What you are asked to do:
How many of the rows below contain the string "black"? Case counts; reply with the number alone.

Provided records:
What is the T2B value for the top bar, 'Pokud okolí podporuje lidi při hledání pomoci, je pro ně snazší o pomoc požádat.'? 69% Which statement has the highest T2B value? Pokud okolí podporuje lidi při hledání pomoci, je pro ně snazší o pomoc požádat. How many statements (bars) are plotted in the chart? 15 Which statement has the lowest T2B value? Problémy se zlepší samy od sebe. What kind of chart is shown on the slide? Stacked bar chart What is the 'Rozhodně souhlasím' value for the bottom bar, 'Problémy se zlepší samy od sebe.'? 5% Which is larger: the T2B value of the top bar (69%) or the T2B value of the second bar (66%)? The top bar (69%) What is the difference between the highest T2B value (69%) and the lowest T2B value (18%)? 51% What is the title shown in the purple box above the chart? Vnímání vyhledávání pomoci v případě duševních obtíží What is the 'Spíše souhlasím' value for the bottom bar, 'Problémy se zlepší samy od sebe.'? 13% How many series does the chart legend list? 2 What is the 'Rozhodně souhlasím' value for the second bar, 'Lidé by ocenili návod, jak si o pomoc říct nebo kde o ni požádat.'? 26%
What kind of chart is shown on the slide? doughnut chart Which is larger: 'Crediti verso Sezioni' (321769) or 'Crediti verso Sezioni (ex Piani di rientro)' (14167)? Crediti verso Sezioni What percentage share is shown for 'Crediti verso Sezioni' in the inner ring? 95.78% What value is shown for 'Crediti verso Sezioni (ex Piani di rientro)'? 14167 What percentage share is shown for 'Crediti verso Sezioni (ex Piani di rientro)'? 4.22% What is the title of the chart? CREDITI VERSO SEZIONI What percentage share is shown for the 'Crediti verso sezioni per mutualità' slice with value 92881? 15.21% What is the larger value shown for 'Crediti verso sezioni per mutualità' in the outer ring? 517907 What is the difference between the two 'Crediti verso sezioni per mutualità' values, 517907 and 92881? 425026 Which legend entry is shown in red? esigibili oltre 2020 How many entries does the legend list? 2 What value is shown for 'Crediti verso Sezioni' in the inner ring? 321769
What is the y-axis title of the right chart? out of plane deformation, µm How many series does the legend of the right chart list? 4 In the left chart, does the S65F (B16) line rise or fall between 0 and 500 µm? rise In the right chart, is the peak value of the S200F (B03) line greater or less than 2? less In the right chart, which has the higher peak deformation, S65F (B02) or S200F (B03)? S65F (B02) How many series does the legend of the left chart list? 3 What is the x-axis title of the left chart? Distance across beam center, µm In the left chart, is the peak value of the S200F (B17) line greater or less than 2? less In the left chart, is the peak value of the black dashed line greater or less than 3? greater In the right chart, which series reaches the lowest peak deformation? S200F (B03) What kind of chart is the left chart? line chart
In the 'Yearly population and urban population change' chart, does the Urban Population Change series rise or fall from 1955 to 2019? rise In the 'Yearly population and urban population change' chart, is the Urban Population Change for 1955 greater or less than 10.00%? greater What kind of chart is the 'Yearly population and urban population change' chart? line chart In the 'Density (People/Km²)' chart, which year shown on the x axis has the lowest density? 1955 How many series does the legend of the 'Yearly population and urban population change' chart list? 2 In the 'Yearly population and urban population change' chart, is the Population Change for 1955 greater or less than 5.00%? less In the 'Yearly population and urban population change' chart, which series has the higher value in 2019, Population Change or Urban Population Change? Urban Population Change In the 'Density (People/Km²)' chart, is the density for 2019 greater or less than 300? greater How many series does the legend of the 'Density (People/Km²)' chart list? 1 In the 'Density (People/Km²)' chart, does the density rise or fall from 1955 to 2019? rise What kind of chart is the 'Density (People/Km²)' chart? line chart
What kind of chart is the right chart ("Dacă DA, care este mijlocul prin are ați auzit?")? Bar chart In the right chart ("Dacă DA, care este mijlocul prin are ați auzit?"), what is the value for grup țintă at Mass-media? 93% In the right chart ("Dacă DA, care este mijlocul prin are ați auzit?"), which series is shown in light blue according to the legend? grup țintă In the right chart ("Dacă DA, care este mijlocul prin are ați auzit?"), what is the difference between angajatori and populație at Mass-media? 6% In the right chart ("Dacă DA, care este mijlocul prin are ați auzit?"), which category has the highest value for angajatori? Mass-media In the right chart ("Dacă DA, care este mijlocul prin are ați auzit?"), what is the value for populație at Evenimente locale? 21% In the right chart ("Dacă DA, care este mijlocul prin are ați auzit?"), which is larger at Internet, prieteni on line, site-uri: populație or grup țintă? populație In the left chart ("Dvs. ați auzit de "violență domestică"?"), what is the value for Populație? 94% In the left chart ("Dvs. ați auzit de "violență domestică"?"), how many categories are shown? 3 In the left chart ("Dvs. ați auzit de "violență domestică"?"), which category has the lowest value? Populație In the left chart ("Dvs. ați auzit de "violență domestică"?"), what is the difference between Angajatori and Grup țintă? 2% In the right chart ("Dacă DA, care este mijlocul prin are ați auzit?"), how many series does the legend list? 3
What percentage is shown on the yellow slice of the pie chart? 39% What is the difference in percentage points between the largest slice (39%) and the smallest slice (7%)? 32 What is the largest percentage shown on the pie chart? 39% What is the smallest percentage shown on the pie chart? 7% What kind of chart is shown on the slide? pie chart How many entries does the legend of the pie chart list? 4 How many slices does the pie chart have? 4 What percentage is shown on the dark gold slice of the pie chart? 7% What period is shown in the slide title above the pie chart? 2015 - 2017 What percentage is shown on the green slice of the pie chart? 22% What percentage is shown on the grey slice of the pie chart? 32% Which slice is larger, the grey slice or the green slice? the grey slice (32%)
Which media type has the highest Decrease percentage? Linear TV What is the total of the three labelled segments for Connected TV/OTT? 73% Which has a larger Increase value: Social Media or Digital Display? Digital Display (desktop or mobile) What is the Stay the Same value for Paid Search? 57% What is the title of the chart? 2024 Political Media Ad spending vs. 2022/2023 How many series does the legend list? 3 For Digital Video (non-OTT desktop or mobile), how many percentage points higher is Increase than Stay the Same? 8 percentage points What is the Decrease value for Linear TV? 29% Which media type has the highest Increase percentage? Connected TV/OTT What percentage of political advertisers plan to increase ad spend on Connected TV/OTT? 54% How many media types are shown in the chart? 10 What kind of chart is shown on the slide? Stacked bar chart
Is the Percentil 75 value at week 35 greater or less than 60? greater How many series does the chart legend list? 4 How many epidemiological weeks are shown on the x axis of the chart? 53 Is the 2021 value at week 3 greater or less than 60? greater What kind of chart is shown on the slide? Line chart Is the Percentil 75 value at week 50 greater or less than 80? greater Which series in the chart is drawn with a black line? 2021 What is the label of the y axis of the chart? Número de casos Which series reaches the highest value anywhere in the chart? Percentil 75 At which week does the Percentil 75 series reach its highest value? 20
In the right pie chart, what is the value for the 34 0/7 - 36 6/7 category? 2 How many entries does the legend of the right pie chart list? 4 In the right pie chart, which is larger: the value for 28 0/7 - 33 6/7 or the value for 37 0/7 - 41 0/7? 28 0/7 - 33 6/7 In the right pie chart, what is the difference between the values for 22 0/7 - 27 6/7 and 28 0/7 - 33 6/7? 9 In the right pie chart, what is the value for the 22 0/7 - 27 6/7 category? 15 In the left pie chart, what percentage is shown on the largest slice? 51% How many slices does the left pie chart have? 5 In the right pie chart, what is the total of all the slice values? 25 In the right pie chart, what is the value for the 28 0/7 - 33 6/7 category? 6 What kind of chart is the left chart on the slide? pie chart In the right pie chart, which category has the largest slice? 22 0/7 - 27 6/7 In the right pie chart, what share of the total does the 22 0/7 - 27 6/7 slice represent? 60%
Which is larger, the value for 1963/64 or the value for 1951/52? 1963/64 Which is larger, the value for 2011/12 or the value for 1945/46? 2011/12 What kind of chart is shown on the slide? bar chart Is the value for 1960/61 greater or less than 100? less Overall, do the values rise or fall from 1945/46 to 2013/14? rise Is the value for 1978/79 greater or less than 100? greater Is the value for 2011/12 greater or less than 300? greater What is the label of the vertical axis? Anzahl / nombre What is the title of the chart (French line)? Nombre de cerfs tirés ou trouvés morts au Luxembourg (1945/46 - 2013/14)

Reply:
2